The dyspraxia foundation has this book, which might be worthwhile looking at, unfortunately there doesn’t seem to be a great variety of books written for dyspraxic children

dyspraxiafoundation.org.uk/shopping/product/books/new-youre-so-clumsy-charley/

If it helps, my dh has dyspraxia, he spent several years at primary level at a special needs school, where they supported him and taught him strategies to help him cope with his dyspraxia. He was then moved back to mainstream school. He went to a mainstream Academy, where he spent a great deal of time in the base. He felt that they held him back from attempting more qualifications, he left school with two Scottish higher in history and geography, both B’s. Unfortunately, he was horrifically bullied, which left him with very low self esteem.

My dh is a very intelligent man, with a high IQ, he does struggle with math and spelling but otherwise he has done very well for himself. He was very involved in a cycling club when younger. He got a job working offshore when he left school and worked his way up in drilling. He unfortunately had to give up his job to be my full time carer, but he is now a very respected member of our local community.

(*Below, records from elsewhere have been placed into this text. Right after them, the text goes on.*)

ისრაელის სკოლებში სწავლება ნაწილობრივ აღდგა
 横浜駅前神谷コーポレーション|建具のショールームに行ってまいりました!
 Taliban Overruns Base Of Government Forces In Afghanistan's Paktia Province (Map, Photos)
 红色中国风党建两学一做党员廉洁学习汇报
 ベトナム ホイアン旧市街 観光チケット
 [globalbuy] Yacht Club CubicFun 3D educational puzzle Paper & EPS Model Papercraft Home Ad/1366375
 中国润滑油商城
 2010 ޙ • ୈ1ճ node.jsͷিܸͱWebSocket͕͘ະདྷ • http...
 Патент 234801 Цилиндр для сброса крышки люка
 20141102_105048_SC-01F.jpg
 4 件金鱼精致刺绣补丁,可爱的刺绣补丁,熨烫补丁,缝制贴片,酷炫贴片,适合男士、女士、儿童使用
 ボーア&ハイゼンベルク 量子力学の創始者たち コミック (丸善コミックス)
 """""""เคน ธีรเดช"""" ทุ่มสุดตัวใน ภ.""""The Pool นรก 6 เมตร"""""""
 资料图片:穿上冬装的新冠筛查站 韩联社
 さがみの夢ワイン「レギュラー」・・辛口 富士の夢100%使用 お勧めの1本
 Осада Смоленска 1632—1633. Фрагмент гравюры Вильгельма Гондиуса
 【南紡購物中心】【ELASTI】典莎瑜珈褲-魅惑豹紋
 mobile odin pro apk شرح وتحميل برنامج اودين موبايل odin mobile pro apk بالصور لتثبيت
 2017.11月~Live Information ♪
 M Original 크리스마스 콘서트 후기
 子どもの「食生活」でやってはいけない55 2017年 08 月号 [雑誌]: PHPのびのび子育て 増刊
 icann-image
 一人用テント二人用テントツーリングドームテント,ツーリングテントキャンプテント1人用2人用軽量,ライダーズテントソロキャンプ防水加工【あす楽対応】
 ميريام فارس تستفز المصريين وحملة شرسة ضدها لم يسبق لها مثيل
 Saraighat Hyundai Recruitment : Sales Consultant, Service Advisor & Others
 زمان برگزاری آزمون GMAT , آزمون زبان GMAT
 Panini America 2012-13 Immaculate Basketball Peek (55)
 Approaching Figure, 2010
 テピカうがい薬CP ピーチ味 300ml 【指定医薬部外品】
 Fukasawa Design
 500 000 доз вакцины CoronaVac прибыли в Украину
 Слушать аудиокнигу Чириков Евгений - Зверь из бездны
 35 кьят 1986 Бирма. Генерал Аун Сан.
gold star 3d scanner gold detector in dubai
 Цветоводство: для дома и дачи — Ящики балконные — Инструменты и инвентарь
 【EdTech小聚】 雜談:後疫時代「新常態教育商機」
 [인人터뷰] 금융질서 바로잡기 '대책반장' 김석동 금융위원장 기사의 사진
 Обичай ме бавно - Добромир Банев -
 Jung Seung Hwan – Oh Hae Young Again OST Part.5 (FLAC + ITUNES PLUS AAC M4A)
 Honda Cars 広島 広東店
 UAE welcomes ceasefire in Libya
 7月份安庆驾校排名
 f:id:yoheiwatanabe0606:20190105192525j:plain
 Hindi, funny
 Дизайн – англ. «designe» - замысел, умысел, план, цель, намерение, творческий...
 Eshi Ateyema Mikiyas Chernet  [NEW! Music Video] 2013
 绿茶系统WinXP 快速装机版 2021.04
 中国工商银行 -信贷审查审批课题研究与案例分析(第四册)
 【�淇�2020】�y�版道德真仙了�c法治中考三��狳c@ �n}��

It might interest your dd that Daniel Radcliffe, the actor who played Harry Potter, is dyspraxic!
dyspraxiakids.com/famous-people-with-dyspraxia/

It helps to teach children of the success stories of people with dyspraxia. They need to know that dyspraxia need not hold them back from achieving their dreams

www.understood.org/en/learning-attention-issues/child-learning-disabilities/dyspraxia/dyspraxia-success-stories

Lostbeyondwords · 07/12/2018 10:44

Hi OP, only saying from my own experience with ds with dyspraxia - he struggled so much in school with very little help, even after dyspraxia diagnosis the senco did try but they just weren't best equipped. He was already near the end of secondary when we found out, so was old enough to be told at the time that he was being assessed so knew through the process what was happening so I can't offer any help on how to tell her.

But, I can say that once ds knew, it wasn't a get out as such, but it very much helped him understand why he is the way he is and why he struggles. He felt so much better knowing there was a name for how he is and it really helped his frustration at being so bright but not performing well because he couldn't understand what the problem was before. To know it wasn't "his fault" as such, was the best thing for his mental health and confidence. Wishing you and dd the best - and if I'd had the opportunity of a diffent school, I would have taken it.

It's a hard one because it's not like dyslexia, dyspraxia can be all sorts of things outside of actual school work. I had no idea it was the reason he'd never been able to tie shoe laces!!!